▶ SET PROBLEM 1:
In the post below about choosing a new bike, why did the writer's budget grow to include a Lynksey frame?

▶ QUOTED PASSAGE:
# # #

I kinda like your "grown-up BMX" styling.
MY RIDES: My Velospace Profile
Well the story is a long one, but I figured that here would be as good a place as any to tell it.
I've been riding my Cecil Walker custom-build Reynolds 531 frame since 1994. It was the first 'real' bike I ever owned and I bought it with my money from my part-time job at university. When I moved to England in 2006 I worked for a company that dealt with ATB, the distributors for Wilier in the UK. Many people at the company rode Wiliers on the lunchtime rides (the factory was located in beautiful rural Oxfordshire so the lunchtime rides were spectacular). I almost bought one in 2007 (maybe a Mortirolo from memory?) but decided on a ski holiday in Austria instead (it was one or the other).
When I returned to Australia I couldn't commute to my job and the weekends were full of parenting so the bike went back into the shed for a year until I started commuting once a week to a new job in the city. The next year the commuting was 2-3 times a week and all through the winter. I began to return to all the old rides that I used to do in my youth and found that I was much fitter and stronger than in my 20's. However, the bike was now requiring lots of maintenance to keep it on the road (e.g. replacement rear derailleur, seat post bolt snapping) and so the wife gave financial clearance for a new bike. At this point I thought my budget would be at a Trek Madone 5/Giant TCR Advanced/Focus Izalco level. The new bike would be a bike for now, not a 'lifer' like my current steel roadie. Originally I figured a rough breakdown of $1000 on wheels, $1000 on a frameset and $1000 on groupset would make a good ride.
At this point, when my Dad found out I was getting a new bike he said I 'had to get a titanium one'. He's a real bike nut (one of the reasons I got into cycling) and his retirement present to himself was a Litespeed touring bike which he bought in the late 1990's. When I replied that a titanium bike was out of my budget, he said he'd pitch in some cash, at which point the budget began to embrace a Lynksey frame.
By this point I had test ridden a Trek Madone 4, Giant TCR/Defy Advanced and a Moots CR. I had considered a Wilier Izoard and Focus Izalco Pro as well.

# # #

▶ RECORDS TO USE:
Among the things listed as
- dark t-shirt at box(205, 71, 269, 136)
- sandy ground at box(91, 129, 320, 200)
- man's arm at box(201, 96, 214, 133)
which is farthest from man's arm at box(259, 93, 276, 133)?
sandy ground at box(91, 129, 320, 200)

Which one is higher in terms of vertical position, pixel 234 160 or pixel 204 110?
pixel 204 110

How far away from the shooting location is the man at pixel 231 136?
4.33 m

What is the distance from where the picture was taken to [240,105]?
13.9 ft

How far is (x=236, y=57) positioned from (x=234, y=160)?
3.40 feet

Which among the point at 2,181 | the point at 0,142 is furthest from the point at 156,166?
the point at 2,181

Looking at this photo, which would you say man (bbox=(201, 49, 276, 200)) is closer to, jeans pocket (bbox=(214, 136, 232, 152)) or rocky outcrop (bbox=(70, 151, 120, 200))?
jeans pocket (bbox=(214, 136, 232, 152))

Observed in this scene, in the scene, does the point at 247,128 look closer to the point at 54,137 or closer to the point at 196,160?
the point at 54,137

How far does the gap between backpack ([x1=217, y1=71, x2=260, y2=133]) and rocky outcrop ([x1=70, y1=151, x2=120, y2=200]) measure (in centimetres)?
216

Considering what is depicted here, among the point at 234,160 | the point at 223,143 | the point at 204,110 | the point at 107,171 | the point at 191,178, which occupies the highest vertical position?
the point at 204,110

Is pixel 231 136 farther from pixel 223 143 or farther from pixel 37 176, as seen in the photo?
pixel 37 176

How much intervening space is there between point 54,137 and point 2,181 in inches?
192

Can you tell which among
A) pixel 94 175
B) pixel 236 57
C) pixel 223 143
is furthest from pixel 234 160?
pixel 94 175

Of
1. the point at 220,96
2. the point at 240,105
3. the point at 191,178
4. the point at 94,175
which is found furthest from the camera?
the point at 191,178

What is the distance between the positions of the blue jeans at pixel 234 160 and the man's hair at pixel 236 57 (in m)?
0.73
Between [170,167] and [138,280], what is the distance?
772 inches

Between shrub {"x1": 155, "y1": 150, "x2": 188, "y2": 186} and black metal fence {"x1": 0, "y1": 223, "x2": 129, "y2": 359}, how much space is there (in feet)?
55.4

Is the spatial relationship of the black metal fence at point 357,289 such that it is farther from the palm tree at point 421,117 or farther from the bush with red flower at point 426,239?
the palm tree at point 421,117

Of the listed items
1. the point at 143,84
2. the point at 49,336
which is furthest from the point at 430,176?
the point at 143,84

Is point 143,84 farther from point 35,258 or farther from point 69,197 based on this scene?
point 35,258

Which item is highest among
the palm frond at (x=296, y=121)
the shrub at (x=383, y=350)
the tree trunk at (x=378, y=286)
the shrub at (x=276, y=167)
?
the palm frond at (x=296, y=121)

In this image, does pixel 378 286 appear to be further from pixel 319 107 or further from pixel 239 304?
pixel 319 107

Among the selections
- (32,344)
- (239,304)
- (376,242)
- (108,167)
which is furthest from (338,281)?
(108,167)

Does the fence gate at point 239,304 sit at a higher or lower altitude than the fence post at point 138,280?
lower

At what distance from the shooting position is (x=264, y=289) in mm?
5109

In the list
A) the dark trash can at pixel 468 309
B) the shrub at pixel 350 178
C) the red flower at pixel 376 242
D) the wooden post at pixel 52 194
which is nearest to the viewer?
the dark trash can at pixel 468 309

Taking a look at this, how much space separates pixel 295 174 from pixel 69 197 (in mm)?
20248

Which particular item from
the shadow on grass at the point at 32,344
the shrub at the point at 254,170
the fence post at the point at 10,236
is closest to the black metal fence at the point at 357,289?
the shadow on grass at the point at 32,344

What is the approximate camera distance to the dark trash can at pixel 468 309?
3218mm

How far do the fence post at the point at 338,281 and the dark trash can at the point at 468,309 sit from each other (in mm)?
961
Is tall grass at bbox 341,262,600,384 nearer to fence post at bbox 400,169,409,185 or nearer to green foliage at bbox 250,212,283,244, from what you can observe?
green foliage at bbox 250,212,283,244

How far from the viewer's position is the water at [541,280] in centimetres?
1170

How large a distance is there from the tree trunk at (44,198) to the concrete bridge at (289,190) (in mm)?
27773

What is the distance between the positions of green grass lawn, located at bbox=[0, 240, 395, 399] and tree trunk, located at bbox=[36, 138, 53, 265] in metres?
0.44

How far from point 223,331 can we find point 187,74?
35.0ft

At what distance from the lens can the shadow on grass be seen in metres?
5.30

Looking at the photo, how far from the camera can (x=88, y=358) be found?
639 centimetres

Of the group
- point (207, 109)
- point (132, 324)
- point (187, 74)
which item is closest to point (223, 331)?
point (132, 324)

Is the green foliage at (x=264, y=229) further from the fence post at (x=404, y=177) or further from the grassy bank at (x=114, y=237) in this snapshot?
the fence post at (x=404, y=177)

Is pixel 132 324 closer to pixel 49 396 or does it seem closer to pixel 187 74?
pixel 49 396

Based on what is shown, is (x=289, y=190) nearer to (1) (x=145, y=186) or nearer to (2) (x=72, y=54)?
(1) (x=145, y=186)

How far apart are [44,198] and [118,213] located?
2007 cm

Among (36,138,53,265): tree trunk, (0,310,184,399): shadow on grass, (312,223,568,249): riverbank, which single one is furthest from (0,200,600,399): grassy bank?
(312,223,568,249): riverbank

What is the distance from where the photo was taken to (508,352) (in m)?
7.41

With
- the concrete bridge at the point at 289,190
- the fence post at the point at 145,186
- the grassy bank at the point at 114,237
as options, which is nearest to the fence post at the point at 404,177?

# # #

▶ SET PROBLEM 2:
List each line in the records above that contains the string "trunk".

▶ CORRECT RESULT 1:
The writer's father insisted on a titanium bike. When the writer said titanium was beyond the budget, the father offered to pitch in some cash, and the budget then stretched to cover a Lynksey frame.

▶ CORRECT RESULT 2:
the tree trunk at (x=378, y=286)
How large a distance is there from the tree trunk at (44,198) to the concrete bridge at (289,190) (in mm)?
What is the distance between the positions of green grass lawn, located at bbox=[0, 240, 395, 399] and tree trunk, located at bbox=[36, 138, 53, 265] in metres?
Among (36,138,53,265): tree trunk, (0,310,184,399): shadow on grass, (312,223,568,249): riverbank, which single one is furthest from (0,200,600,399): grassy bank?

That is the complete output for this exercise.